The impact of the January 2022 Hunga Tonga-Hunga Ha’apai volcano was recorded by University of Southern California researchers Patrick Lynett, Costas Synolakis and their colleagues. Their research is the first time a team was able to simultaneously collect oceanic, atmospheric and space data from a large underwater volcanic explosion. The U.S. National Science Foundation-supported findings are published in Nature.
“The diversity of generating mechanisms for the intense destruction near the event, and for the more sustained tsunami signal around the globe, illustrates how much more there is to learn about tsunami generation and how difficult a problem prediction is,” says Baris (Mete) Uz, a program director in NSF’s Division of Ocean Sciences.

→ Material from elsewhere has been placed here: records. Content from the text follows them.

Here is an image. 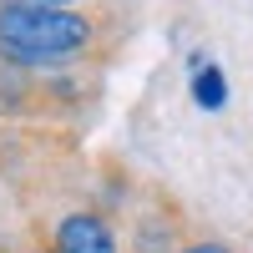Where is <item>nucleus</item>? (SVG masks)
<instances>
[{
  "mask_svg": "<svg viewBox=\"0 0 253 253\" xmlns=\"http://www.w3.org/2000/svg\"><path fill=\"white\" fill-rule=\"evenodd\" d=\"M101 41L91 10H31V5H0V66L51 76L86 61Z\"/></svg>",
  "mask_w": 253,
  "mask_h": 253,
  "instance_id": "nucleus-1",
  "label": "nucleus"
},
{
  "mask_svg": "<svg viewBox=\"0 0 253 253\" xmlns=\"http://www.w3.org/2000/svg\"><path fill=\"white\" fill-rule=\"evenodd\" d=\"M51 253H122V233L101 208H66L51 223Z\"/></svg>",
  "mask_w": 253,
  "mask_h": 253,
  "instance_id": "nucleus-2",
  "label": "nucleus"
},
{
  "mask_svg": "<svg viewBox=\"0 0 253 253\" xmlns=\"http://www.w3.org/2000/svg\"><path fill=\"white\" fill-rule=\"evenodd\" d=\"M187 96H193V107L203 117H218L233 101V81L208 51H187Z\"/></svg>",
  "mask_w": 253,
  "mask_h": 253,
  "instance_id": "nucleus-3",
  "label": "nucleus"
},
{
  "mask_svg": "<svg viewBox=\"0 0 253 253\" xmlns=\"http://www.w3.org/2000/svg\"><path fill=\"white\" fill-rule=\"evenodd\" d=\"M36 96H41V76L0 66V117H26L36 107Z\"/></svg>",
  "mask_w": 253,
  "mask_h": 253,
  "instance_id": "nucleus-4",
  "label": "nucleus"
},
{
  "mask_svg": "<svg viewBox=\"0 0 253 253\" xmlns=\"http://www.w3.org/2000/svg\"><path fill=\"white\" fill-rule=\"evenodd\" d=\"M0 5H31V10H86V0H0Z\"/></svg>",
  "mask_w": 253,
  "mask_h": 253,
  "instance_id": "nucleus-5",
  "label": "nucleus"
},
{
  "mask_svg": "<svg viewBox=\"0 0 253 253\" xmlns=\"http://www.w3.org/2000/svg\"><path fill=\"white\" fill-rule=\"evenodd\" d=\"M177 253H238V248L223 243V238H193V243H182Z\"/></svg>",
  "mask_w": 253,
  "mask_h": 253,
  "instance_id": "nucleus-6",
  "label": "nucleus"
},
{
  "mask_svg": "<svg viewBox=\"0 0 253 253\" xmlns=\"http://www.w3.org/2000/svg\"><path fill=\"white\" fill-rule=\"evenodd\" d=\"M36 253H51V248H46V243H41V248H36Z\"/></svg>",
  "mask_w": 253,
  "mask_h": 253,
  "instance_id": "nucleus-7",
  "label": "nucleus"
}]
</instances>
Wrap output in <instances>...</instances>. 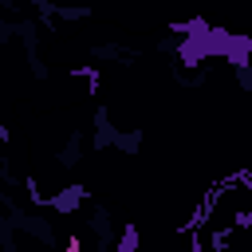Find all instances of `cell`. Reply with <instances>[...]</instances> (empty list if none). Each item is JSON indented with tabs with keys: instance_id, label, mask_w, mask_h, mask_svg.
<instances>
[{
	"instance_id": "6da1fadb",
	"label": "cell",
	"mask_w": 252,
	"mask_h": 252,
	"mask_svg": "<svg viewBox=\"0 0 252 252\" xmlns=\"http://www.w3.org/2000/svg\"><path fill=\"white\" fill-rule=\"evenodd\" d=\"M248 217H252V189H244V185H224V189L213 197L209 213H205V228H209L217 240H224L232 228L248 224Z\"/></svg>"
}]
</instances>
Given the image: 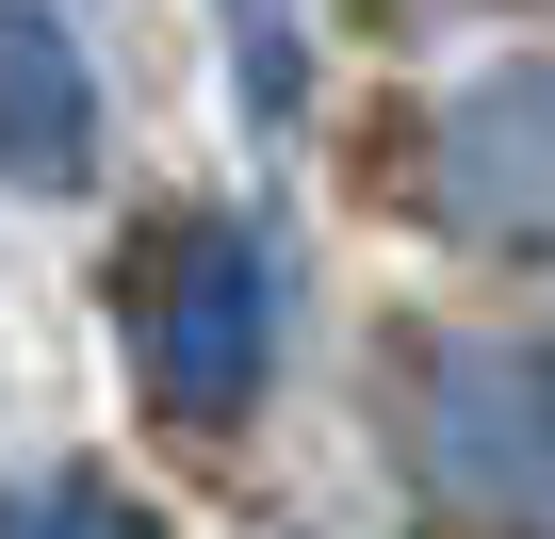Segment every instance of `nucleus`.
Wrapping results in <instances>:
<instances>
[{
	"instance_id": "obj_1",
	"label": "nucleus",
	"mask_w": 555,
	"mask_h": 539,
	"mask_svg": "<svg viewBox=\"0 0 555 539\" xmlns=\"http://www.w3.org/2000/svg\"><path fill=\"white\" fill-rule=\"evenodd\" d=\"M278 360V245L245 213H180L147 261V393L180 425H229Z\"/></svg>"
},
{
	"instance_id": "obj_2",
	"label": "nucleus",
	"mask_w": 555,
	"mask_h": 539,
	"mask_svg": "<svg viewBox=\"0 0 555 539\" xmlns=\"http://www.w3.org/2000/svg\"><path fill=\"white\" fill-rule=\"evenodd\" d=\"M425 196L474 245H555V66H490L425 115Z\"/></svg>"
},
{
	"instance_id": "obj_3",
	"label": "nucleus",
	"mask_w": 555,
	"mask_h": 539,
	"mask_svg": "<svg viewBox=\"0 0 555 539\" xmlns=\"http://www.w3.org/2000/svg\"><path fill=\"white\" fill-rule=\"evenodd\" d=\"M425 458L474 506H555V360H441L425 376Z\"/></svg>"
},
{
	"instance_id": "obj_4",
	"label": "nucleus",
	"mask_w": 555,
	"mask_h": 539,
	"mask_svg": "<svg viewBox=\"0 0 555 539\" xmlns=\"http://www.w3.org/2000/svg\"><path fill=\"white\" fill-rule=\"evenodd\" d=\"M82 164H99V66H82V34L50 17V0H0V180L82 196Z\"/></svg>"
},
{
	"instance_id": "obj_5",
	"label": "nucleus",
	"mask_w": 555,
	"mask_h": 539,
	"mask_svg": "<svg viewBox=\"0 0 555 539\" xmlns=\"http://www.w3.org/2000/svg\"><path fill=\"white\" fill-rule=\"evenodd\" d=\"M0 539H164V523L99 474H34V490H0Z\"/></svg>"
},
{
	"instance_id": "obj_6",
	"label": "nucleus",
	"mask_w": 555,
	"mask_h": 539,
	"mask_svg": "<svg viewBox=\"0 0 555 539\" xmlns=\"http://www.w3.org/2000/svg\"><path fill=\"white\" fill-rule=\"evenodd\" d=\"M245 99H261V131L295 115V0H245Z\"/></svg>"
}]
</instances>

The underwater explosion boiled the ocean, creating a 300-foot-deep and 5-mile-wide crater. The resulting tsunami sped away from the volcano toward Tonga, moving at 250 miles per hour. Lynett puts the explosion in perspective: People on Tonga, 50 miles away, could feel their ears pop from the pressure change generated by the explosion. The tsunami reached Tonga in 10 minutes and flooded land to an elevation of 60 feet, devastating resort communities.
The impact of the explosion and the tsunami it generated were not limited to Tonga and the southern Pacific Ocean. Lynett says the eruption generated a global tsunami, reaching California and the Mediterranean Sea.
Such a global tsunami was not generated directly by the explosion, but by a pressure pulse from the eruption that traveled in the atmosphere — the same pressure pulse that caused locals’ ears to pop. This pressure pulse was remarkably stable, the scientists say, was recorded on weather stations throughout the world, and traversed the globe multiple times.
As it traveled over the ocean, the pulse pushed the ocean surface with it, continually creating tsunamis throughout the world. In California, as well as Hawaii and South America, the tsunami was similar in size to one from the Japan earthquake of 2011.